Büyük bir sergi düşününün, birçok sanatçı ve eserin olduğu, bienal mesela, birilerinin o sergiye dahil olan çalışmaları birçok açıdan ölçüp biçip sunuma hazırlaması hem sanatçı hem de izleyici için daha anlaşılır kılması gerekebilir bu da küratörü gerekli kılıyor olabilir. Elbette her küratöryel sunum aynı zamanda bir politik sunumdur. Küratörün sanat ve hayatla ilişki biçimi küratöryel bakışını da ifade eder. Ben böyle görüyorum.


Zorlandığınız veya bana Küratörlük anlamında katkısı çok oldu dediğiniz bir iş var mı?

Mahmut Wenda Koyuncu: Bunu bir sergi manasında soruyorsanız eğer evet, 2011 yılındaki ''Ateşin Düştüğü Yer'' adlı İnsan Hakları Vakfı'nın 20. kuruluş yılı anısında yapılan sergi benim için çok kritik bir sergiydi. Yüz otuza yakın sanatçının yüzlerce işi içinden küçük bir düzenleyici ekip olarak 9 ay boyunca çalışmak bana küratöryel pratik açısından çok ama çok deneyim sağladı.

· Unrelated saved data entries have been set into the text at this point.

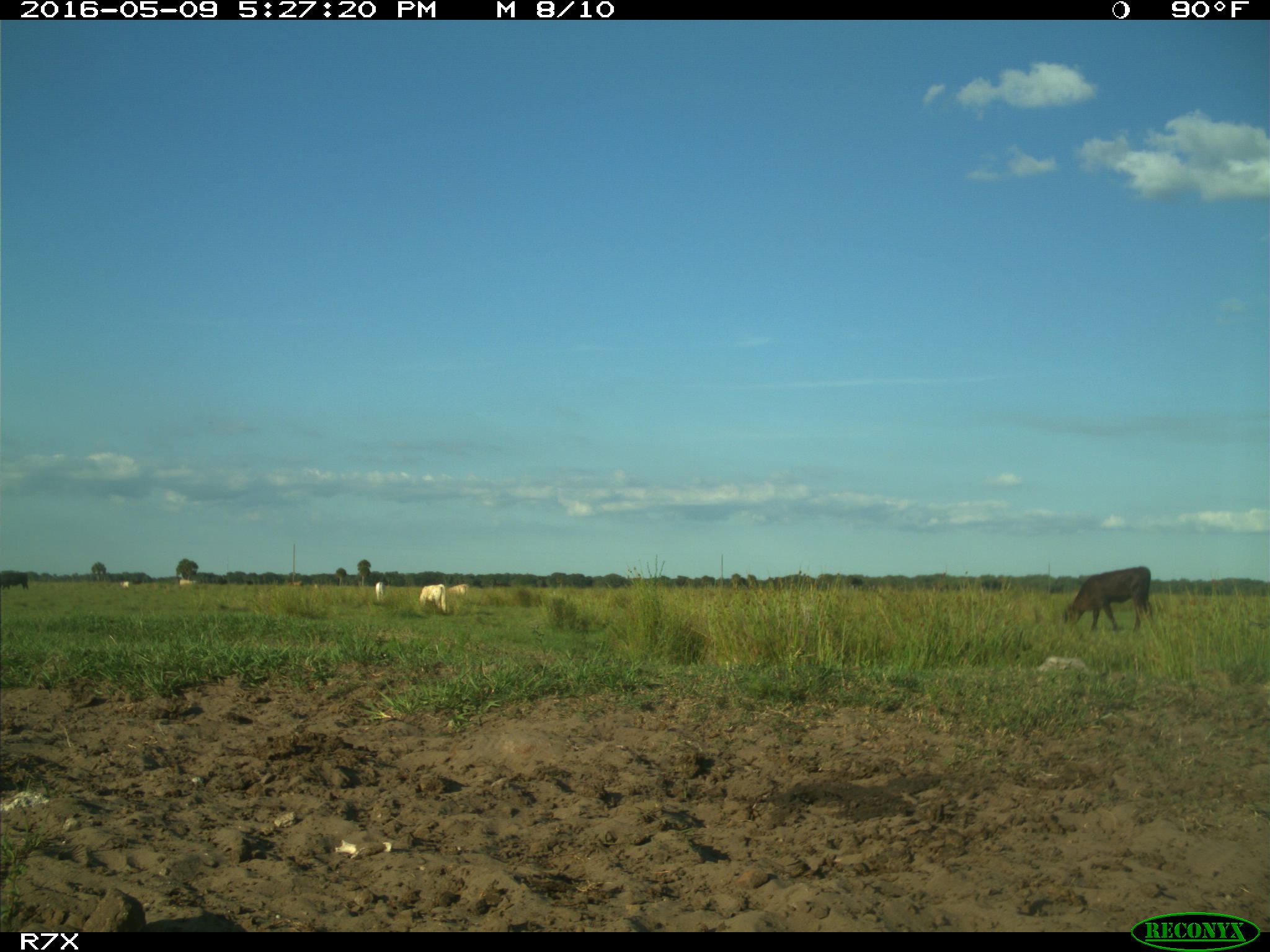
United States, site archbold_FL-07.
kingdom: Animalia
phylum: Chordata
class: Mammalia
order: Artiodactyla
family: Bovidae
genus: Bos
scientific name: Bos taurus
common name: domestic cow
Bos taurus (domestic cow).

Meyman Sanat Galerisi Mardin’de geçtiğimiz yıl açıldı. Öncelikle tebrik ediyorum. Hem "Meyman" ismini hem de bu hikayenin nasıl başladığını merak ediyorum?

Mahmut Wenda Koyuncu: Meyman Zaza lehçesinde ''misafir'' demek. Ev sahipliği, mülkiyet ilişkilerinin dışında en başta kendini bu dünyada misafir görme biçimini ifade ediyor. Geçiciyiz bu dünyada, bizden sonraki insanlara, kuşlara, ağaçlara, dağlara, taşlara karşı bir emanetçi olarak yaşamak felsefesini ifade ediyor benim için. Kardeşim Hamdiye Aydemir ile aldığımız bir taş evi restore edip Mardin'de eksik olduğunu düşündüğümüz bağımsız, sivil bir sanat alanı yaratmak istedik.

"Parmak Damgası" Sergisi, Meyman Galeri / Mardin 


Meyman da Sanat İzleyicilerini neler bekliyor?

Mahmut Wenda Koyuncu: Mardin turistik kasırganın altında boğulmaya başlayan bir kent. Sanatçılar veya sanat ortamı sürekli oryantalize ediliyor, bir sömürge bakışı bu. Magnetleşen bir kent kültürü dayatılıyor her kesime. Kabuğu taş, hikayesi mistik, içeriği AVM'leşen bir kente dönüşüyor. Burada sanat bu turistik heyulanın kenar süsü yapılmak isteniyor.

Meyman bugünü ıskalamayan, çağdaş olanı, sosyolojik ve politik angajmanını kaybetmemiş bir sanat üretimiyle yan yana durmak istiyor. Bu bağlamda Meyman, süper bağımsız bir yer olarak kalmaya çalışarak, umarım becerebiliriz bunu, sanat tartışmalarının özgürce yapıldığı, söyleşiler, atölyeler ve de sergiler bekliyor.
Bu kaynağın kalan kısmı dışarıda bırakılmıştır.